-------- Text segment --------

Agba Jalingo in Handcuffs: the Unlawful Beyond the Immoral – Jiti Ogunye


On Friday, October 4, the bail application filed by journalist and human rights activist, Agba Jalingo, was refused by a Federal High Court, sitting in Calabar, Cross River State, presided over by Justice Simon Amobeda. In denying him bail, the court ordered that he be remanded in prison custody pending the conclusion of his trial and determination of the charge brought against him by the Prosecution.

Agba Jalingo was arrested in Lagos by operatives of the Intelligence Response Team of the Nigerian Police Force on August 22, moved to Calabar and arraigned before a Federal High Court on September 25 on a four-count charge of treasonable felony, terrorism and attempt to topple the Cross River State Government. He pleaded not guilty to the charge.

At the court appearance for his bail ruling, Agba Jalingo was brought and taken away in handcuffs, by the prison officials. Outraged by that spectacle, many in the social and mass media have decried the treatment, denouncing same as immoral, since Agba Jalingo was thereby portrayed as a “common criminal”. They reason that being at worst a political offender or prisoner, he ought not to have been brought to court in such a humiliating circumstance, as if he were a violent criminal defendant, who is undergoing criminal prosecution.

-------- Data supplied --------

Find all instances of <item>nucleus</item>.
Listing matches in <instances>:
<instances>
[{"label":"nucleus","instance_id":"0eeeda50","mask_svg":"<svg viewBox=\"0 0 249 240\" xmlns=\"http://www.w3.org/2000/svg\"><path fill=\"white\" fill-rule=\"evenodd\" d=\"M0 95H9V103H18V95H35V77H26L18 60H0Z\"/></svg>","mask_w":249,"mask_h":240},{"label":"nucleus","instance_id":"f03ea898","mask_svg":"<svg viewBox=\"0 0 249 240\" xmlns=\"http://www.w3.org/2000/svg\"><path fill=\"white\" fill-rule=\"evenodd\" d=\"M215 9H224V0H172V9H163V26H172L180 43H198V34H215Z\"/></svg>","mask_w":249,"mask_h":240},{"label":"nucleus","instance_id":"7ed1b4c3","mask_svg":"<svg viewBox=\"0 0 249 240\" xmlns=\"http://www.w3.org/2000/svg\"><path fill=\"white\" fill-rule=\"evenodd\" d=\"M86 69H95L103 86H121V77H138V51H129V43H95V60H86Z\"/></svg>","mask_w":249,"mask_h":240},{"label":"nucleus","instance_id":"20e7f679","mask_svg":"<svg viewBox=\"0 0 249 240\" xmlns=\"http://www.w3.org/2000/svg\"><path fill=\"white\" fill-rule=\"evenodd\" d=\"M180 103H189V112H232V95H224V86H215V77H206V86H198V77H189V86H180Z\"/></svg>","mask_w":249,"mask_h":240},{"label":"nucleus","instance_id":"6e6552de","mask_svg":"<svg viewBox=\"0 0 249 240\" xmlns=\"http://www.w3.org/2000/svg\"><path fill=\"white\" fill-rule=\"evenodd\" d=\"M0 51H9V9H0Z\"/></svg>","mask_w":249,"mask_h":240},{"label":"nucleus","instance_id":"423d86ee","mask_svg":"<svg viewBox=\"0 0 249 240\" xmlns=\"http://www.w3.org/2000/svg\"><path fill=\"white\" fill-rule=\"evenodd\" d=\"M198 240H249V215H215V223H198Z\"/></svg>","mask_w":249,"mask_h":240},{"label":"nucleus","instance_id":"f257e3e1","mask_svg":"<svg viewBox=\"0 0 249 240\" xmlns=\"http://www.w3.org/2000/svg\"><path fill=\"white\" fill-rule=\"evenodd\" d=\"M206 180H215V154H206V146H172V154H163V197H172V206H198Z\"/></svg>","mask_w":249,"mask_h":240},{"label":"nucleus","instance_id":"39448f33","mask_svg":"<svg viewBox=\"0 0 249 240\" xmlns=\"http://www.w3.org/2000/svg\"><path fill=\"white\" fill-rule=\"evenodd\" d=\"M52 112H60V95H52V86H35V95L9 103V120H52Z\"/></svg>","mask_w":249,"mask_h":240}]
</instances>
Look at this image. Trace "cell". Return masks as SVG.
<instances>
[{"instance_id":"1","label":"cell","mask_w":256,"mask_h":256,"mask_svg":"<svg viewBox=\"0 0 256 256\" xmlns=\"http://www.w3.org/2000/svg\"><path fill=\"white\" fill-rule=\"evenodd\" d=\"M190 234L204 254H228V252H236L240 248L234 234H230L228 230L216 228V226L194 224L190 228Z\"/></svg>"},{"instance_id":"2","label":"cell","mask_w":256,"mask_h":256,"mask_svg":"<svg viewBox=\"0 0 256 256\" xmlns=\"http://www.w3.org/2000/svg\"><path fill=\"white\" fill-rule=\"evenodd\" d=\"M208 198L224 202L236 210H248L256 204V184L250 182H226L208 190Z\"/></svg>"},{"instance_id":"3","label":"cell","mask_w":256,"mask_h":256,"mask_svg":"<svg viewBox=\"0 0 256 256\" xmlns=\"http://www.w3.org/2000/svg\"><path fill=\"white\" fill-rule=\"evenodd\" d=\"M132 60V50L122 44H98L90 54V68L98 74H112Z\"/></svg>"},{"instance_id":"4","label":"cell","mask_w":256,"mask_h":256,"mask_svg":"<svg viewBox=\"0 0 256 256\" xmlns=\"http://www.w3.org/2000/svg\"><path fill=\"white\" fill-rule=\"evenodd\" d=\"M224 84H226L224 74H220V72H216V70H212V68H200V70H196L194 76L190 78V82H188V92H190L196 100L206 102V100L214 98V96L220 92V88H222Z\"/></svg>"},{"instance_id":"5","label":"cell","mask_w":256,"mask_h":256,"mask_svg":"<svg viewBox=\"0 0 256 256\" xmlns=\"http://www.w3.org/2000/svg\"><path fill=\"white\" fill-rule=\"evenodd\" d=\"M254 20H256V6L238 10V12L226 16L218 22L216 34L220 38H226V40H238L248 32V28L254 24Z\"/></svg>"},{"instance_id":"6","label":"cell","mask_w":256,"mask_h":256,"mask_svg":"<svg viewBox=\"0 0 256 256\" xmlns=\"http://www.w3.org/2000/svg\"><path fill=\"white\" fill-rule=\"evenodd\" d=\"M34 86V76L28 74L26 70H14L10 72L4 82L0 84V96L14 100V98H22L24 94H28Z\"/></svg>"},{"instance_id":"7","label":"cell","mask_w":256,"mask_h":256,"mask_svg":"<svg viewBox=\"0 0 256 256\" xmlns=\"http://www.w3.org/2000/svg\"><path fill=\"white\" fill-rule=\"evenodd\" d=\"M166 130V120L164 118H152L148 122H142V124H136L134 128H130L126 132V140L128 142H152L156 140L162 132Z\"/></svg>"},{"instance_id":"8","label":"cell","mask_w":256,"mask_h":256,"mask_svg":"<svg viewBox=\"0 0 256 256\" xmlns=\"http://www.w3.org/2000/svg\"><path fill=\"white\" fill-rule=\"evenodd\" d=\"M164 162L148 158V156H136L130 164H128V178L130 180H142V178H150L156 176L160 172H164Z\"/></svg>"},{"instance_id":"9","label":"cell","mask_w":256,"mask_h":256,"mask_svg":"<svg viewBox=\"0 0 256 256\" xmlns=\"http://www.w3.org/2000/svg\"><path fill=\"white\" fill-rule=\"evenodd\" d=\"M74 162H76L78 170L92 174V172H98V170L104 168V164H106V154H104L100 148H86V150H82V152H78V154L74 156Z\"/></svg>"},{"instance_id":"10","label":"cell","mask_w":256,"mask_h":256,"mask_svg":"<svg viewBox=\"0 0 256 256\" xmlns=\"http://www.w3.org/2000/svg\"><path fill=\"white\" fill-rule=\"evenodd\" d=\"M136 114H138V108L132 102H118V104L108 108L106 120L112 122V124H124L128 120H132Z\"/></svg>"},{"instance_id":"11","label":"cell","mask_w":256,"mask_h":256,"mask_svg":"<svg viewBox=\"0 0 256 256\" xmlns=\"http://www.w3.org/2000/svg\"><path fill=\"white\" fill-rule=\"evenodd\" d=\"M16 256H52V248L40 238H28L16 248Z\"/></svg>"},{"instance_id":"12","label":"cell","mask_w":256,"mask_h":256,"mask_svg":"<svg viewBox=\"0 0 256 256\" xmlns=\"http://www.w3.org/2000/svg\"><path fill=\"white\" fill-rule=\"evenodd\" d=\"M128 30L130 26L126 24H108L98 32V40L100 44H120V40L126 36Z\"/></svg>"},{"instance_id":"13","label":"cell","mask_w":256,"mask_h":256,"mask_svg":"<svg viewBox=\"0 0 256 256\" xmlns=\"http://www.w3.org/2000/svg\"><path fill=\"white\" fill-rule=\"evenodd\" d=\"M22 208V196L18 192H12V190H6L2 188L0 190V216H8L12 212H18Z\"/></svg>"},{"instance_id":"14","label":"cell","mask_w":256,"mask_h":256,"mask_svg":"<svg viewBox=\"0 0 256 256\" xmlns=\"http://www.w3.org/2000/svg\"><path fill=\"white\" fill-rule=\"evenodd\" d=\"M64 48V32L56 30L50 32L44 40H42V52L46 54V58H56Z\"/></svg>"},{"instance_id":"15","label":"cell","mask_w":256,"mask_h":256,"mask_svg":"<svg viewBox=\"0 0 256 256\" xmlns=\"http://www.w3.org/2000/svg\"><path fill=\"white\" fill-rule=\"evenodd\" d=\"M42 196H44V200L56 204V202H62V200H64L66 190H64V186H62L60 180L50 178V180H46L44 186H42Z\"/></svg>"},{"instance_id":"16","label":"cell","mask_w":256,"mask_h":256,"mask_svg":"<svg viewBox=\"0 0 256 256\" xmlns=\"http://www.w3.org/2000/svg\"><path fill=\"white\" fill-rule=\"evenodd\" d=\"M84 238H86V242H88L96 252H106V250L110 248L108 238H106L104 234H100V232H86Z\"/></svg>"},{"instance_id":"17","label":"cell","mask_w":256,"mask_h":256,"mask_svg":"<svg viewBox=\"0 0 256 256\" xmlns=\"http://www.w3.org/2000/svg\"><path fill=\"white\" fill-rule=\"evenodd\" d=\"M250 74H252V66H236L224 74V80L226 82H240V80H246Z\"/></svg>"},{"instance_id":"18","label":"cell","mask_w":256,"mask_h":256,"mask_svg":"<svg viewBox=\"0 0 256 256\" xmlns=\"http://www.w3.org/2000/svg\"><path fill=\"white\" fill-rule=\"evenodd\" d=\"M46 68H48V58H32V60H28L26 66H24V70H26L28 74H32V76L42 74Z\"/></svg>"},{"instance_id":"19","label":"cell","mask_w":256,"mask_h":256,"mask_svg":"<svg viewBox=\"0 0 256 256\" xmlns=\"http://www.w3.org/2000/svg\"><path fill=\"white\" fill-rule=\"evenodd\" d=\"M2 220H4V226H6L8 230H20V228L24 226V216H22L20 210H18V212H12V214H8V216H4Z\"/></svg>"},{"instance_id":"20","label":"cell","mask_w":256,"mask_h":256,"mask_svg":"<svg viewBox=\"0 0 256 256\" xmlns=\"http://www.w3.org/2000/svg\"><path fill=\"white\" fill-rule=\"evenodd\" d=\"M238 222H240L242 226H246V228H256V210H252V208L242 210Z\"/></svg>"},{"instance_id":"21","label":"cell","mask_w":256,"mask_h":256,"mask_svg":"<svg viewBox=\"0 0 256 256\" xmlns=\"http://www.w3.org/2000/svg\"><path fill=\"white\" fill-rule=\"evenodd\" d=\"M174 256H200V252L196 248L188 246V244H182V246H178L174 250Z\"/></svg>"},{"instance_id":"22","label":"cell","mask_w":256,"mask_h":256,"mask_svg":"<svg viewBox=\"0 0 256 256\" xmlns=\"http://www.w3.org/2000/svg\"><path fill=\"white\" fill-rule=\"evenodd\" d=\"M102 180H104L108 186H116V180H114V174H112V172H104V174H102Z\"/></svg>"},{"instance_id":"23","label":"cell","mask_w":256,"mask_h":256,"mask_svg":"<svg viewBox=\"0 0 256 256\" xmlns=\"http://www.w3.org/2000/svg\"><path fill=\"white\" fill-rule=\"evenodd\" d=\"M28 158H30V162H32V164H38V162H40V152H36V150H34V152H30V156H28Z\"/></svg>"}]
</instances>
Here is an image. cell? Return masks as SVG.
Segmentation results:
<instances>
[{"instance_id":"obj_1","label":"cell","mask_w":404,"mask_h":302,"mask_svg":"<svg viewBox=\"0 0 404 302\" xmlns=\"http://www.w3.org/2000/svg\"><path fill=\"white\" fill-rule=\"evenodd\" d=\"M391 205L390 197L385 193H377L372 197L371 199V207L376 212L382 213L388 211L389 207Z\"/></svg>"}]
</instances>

--------

▶ **Exercises to complete**
a – Summarize the passage in two sentences.
b – Retype the passage from "Agba Jalingo in" to "to the charge.".
c – According to the passage, who arrested Agba Jalingo?
Rely on the passage alone, not on the entries.

▶ **Results in order**
a – On October 4, a Federal High Court in Calabar presided over by Justice Simon Amobeda refused the bail application of journalist and human rights activist Agba Jalingo and remanded him in prison custody pending the end of his trial. He had been arrested in Lagos on August 22 and arraigned on September 25 on a four-count charge of treasonable felony, terrorism and attempt to topple the Cross River State Government, and his appearance in handcuffs at the bail ruling was denounced in the social and mass media as immoral treatment that portrayed him as a "common criminal."

b –
Agba Jalingo in Handcuffs: the Unlawful Beyond the Immoral – Jiti Ogunye


On Friday, October 4, the bail application filed by journalist and human rights activist, Agba Jalingo, was refused by a Federal High Court, sitting in Calabar, Cross River State, presided over by Justice Simon Amobeda. In denying him bail, the court ordered that he be remanded in prison custody pending the conclusion of his trial and determination of the charge brought against him by the Prosecution.

Agba Jalingo was arrested in Lagos by operatives of the Intelligence Response Team of the Nigerian Police Force on August 22, moved to Calabar and arraigned before a Federal High Court on September 25 on a four-count charge of treasonable felony, terrorism and attempt to topple the Cross River State Government. He pleaded not guilty to the charge.

c – Operatives of the Intelligence Response Team of the Nigerian Police Force arrested him.